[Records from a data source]
____

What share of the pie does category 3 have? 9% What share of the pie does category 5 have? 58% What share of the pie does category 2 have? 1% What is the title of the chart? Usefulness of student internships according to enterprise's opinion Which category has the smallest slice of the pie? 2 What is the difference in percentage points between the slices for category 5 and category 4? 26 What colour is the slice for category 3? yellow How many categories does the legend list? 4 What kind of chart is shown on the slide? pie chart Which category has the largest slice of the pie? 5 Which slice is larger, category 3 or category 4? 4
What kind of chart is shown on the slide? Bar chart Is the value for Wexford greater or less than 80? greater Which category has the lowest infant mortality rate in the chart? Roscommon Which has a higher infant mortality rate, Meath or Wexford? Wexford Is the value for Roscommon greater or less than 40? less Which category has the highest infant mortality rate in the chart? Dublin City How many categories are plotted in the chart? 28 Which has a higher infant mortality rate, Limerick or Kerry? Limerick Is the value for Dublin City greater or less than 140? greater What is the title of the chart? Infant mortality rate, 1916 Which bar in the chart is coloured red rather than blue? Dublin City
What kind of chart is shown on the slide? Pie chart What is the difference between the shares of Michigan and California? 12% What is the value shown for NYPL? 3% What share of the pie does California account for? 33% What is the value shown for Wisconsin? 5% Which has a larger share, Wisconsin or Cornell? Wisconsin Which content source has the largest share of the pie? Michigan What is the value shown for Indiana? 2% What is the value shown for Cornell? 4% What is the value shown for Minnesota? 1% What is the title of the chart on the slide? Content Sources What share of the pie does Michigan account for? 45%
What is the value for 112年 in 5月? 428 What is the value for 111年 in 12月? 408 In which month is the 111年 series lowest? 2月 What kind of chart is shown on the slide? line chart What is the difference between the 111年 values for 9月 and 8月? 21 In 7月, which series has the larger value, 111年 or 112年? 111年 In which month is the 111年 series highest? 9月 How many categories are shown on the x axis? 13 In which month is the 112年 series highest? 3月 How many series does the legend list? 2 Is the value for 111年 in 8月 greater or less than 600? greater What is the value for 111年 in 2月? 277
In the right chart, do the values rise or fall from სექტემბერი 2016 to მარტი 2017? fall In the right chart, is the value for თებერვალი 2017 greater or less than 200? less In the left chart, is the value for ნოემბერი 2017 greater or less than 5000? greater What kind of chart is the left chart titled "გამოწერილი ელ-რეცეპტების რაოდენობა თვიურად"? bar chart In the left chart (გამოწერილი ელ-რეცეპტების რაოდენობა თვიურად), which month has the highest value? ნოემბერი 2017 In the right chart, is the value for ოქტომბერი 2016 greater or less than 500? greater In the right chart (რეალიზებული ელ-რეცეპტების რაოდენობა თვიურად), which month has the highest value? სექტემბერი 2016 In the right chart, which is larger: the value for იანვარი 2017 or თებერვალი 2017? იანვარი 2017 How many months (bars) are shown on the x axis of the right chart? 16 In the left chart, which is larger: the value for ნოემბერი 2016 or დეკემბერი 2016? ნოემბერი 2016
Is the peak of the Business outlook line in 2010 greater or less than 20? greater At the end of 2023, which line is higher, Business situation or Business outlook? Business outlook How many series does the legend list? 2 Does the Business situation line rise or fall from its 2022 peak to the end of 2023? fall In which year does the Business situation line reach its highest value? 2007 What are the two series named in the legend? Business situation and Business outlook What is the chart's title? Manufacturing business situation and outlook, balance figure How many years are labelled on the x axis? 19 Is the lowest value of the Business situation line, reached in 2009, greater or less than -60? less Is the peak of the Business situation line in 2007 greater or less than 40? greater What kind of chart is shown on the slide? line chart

____

Please extract every line from all of the items above and reproduce each one without any change.

## RESPONSE TO THE EXERCISE:
What share of the pie does category 3 have? 9% What share of the pie does category 5 have? 58% What share of the pie does category 2 have? 1% What is the title of the chart? Usefulness of student internships according to enterprise's opinion Which category has the smallest slice of the pie? 2 What is the difference in percentage points between the slices for category 5 and category 4? 26 What colour is the slice for category 3? yellow How many categories does the legend list? 4 What kind of chart is shown on the slide? pie chart Which category has the largest slice of the pie? 5 Which slice is larger, category 3 or category 4? 4
What kind of chart is shown on the slide? Bar chart Is the value for Wexford greater or less than 80? greater Which category has the lowest infant mortality rate in the chart? Roscommon Which has a higher infant mortality rate, Meath or Wexford? Wexford Is the value for Roscommon greater or less than 40? less Which category has the highest infant mortality rate in the chart? Dublin City How many categories are plotted in the chart? 28 Which has a higher infant mortality rate, Limerick or Kerry? Limerick Is the value for Dublin City greater or less than 140? greater What is the title of the chart? Infant mortality rate, 1916 Which bar in the chart is coloured red rather than blue? Dublin City
What kind of chart is shown on the slide? Pie chart What is the difference between the shares of Michigan and California? 12% What is the value shown for NYPL? 3% What share of the pie does California account for? 33% What is the value shown for Wisconsin? 5% Which has a larger share, Wisconsin or Cornell? Wisconsin Which content source has the largest share of the pie? Michigan What is the value shown for Indiana? 2% What is the value shown for Cornell? 4% What is the value shown for Minnesota? 1% What is the title of the chart on the slide? Content Sources What share of the pie does Michigan account for? 45%
What is the value for 112年 in 5月? 428 What is the value for 111年 in 12月? 408 In which month is the 111年 series lowest? 2月 What kind of chart is shown on the slide? line chart What is the difference between the 111年 values for 9月 and 8月? 21 In 7月, which series has the larger value, 111年 or 112年? 111年 In which month is the 111年 series highest? 9月 How many categories are shown on the x axis? 13 In which month is the 112年 series highest? 3月 How many series does the legend list? 2 Is the value for 111年 in 8月 greater or less than 600? greater What is the value for 111年 in 2月? 277
In the right chart, do the values rise or fall from სექტემბერი 2016 to მარტი 2017? fall In the right chart, is the value for თებერვალი 2017 greater or less than 200? less In the left chart, is the value for ნოემბერი 2017 greater or less than 5000? greater What kind of chart is the left chart titled "გამოწერილი ელ-რეცეპტების რაოდენობა თვიურად"? bar chart In the left chart (გამოწერილი ელ-რეცეპტების რაოდენობა თვიურად), which month has the highest value? ნოემბერი 2017 In the right chart, is the value for ოქტომბერი 2016 greater or less than 500? greater In the right chart (რეალიზებული ელ-რეცეპტების რაოდენობა თვიურად), which month has the highest value? სექტემბერი 2016 In the right chart, which is larger: the value for იანვარი 2017 or თებერვალი 2017? იანვარი 2017 How many months (bars) are shown on the x axis of the right chart? 16 In the left chart, which is larger: the value for ნოემბერი 2016 or დეკემბერი 2016? ნოემბერი 2016
Is the peak of the Business outlook line in 2010 greater or less than 20? greater At the end of 2023, which line is higher, Business situation or Business outlook? Business outlook How many series does the legend list? 2 Does the Business situation line rise or fall from its 2022 peak to the end of 2023? fall In which year does the Business situation line reach its highest value? 2007 What are the two series named in the legend? Business situation and Business outlook What is the chart's title? Manufacturing business situation and outlook, balance figure How many years are labelled on the x axis? 19 Is the lowest value of the Business situation line, reached in 2009, greater or less than -60? less Is the peak of the Business situation line in 2007 greater or less than 40? greater What kind of chart is shown on the slide? line chart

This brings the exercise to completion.